Two China teens kill themselves over homework
A schoolboy solves a maths problem in front of a class at a government-run school in Shanghai on October 15, 2012. Two boys in eastern China committed suicide after "failing to complete homework assignments", state-run media said, in an extreme case highlighting the immense pressure schoolchildren face.
In a highly competitive education system that emphasises rote learning and passing exams, Chinese students spend on average 8.6 hours a day in class and can expect several more hours of assignments afterwards.
A 15-year-old boy in Nanjing, the capital of Jiangsu province, who failed to finish homework from a three-day public holiday jumped to his death around 11:00 am on Thursday, the China Daily said.
A 13-year-old boy in the same town got up at 4:00 am Thursday to complete holiday assignments but was found hanged on a staircase at his home two hours later, it said.
"In a suicide note, the boy said he loved his parents, felt sorry for them and hoped they could bring lilies, his favourite flower, to his grave," it said.
China has made impressive progress in rolling out universal education across the country, and according to the United Nations has a youth literacy rate of 99 percent.
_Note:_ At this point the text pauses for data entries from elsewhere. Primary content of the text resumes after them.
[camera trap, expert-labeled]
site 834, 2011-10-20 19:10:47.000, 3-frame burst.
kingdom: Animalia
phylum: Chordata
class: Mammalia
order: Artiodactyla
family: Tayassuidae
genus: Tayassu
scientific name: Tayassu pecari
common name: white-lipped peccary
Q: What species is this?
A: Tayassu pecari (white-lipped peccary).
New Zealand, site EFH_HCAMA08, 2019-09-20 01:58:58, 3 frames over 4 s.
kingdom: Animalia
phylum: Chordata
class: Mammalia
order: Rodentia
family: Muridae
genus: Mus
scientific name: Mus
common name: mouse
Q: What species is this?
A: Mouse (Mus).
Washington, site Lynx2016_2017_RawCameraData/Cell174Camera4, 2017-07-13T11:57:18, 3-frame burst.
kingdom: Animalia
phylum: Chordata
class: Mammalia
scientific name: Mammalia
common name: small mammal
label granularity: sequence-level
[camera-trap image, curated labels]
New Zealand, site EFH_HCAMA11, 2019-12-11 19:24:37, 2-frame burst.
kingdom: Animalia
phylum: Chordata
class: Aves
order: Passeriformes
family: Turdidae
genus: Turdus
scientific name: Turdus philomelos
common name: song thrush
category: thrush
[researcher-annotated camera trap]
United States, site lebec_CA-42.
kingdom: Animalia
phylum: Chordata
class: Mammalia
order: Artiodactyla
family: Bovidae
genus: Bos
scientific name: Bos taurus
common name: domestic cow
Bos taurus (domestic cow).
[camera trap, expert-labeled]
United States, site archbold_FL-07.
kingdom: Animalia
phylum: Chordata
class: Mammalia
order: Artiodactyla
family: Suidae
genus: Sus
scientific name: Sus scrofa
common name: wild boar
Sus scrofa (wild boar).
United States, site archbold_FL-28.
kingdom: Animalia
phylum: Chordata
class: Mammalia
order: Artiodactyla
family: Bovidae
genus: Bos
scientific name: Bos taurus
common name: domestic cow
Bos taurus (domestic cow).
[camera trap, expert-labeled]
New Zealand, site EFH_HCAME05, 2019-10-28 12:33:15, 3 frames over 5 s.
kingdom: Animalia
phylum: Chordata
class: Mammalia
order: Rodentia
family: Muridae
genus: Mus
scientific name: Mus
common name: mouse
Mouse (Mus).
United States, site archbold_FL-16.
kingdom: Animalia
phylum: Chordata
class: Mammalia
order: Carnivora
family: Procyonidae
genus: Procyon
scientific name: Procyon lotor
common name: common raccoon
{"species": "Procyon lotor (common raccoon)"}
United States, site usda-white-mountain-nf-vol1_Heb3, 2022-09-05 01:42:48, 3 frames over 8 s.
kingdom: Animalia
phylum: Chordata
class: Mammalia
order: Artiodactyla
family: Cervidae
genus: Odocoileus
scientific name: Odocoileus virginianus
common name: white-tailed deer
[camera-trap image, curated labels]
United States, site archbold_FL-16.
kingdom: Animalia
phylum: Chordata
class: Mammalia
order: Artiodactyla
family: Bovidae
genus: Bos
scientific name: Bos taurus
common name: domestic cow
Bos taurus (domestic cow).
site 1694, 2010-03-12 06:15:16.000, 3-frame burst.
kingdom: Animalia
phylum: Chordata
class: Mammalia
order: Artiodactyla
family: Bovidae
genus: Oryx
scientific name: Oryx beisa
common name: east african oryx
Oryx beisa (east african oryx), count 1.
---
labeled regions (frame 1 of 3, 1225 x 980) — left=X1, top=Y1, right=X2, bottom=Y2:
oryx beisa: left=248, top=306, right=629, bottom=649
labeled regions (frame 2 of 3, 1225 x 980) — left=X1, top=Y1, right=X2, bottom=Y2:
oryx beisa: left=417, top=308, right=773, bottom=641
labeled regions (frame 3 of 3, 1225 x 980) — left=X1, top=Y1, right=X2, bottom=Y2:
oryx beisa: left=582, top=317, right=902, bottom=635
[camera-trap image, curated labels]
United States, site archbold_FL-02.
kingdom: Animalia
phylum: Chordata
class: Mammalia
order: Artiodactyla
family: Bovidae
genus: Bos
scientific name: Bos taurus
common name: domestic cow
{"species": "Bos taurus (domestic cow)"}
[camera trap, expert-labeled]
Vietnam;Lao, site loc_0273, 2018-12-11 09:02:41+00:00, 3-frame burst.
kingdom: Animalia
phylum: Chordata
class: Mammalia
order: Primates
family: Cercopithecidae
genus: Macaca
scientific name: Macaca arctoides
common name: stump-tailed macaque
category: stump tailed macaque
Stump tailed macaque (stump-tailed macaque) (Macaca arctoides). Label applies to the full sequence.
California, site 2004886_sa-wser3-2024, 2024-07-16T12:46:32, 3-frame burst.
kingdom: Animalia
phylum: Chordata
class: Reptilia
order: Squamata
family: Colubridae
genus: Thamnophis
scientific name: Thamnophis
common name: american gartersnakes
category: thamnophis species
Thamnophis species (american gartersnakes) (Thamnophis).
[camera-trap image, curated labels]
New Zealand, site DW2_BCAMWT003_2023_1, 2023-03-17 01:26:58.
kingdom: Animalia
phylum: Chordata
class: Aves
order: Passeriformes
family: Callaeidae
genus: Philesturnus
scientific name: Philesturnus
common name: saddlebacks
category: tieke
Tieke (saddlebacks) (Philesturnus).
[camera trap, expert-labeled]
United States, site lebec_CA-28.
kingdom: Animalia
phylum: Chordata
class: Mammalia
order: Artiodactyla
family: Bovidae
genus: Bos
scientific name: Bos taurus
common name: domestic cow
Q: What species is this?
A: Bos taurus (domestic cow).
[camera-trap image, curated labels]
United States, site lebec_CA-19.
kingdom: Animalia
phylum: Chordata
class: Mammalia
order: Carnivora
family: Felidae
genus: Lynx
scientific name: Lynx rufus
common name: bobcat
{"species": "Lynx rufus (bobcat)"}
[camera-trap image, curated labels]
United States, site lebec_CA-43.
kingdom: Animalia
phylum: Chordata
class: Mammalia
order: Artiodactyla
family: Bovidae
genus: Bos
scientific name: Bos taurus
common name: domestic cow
But many parents complain about the emphasis on rote memorisation and tests and the rigid teaching style.
Some students spend as much as 12 hours in the classroom each day, a 2007 survey by China's Youth and Children Research Centre reported. They can typically expect several hours of homework on top of that.
"Test scores are still an important evaluation, or the only evaluation, for a student to get admitted to college," Xiong Bingqi, deputy director of the Beijing-based 21st Century Education Research Institute, told the China Daily.
"Therefore it's natural for teachers to leave heavy homework assignments."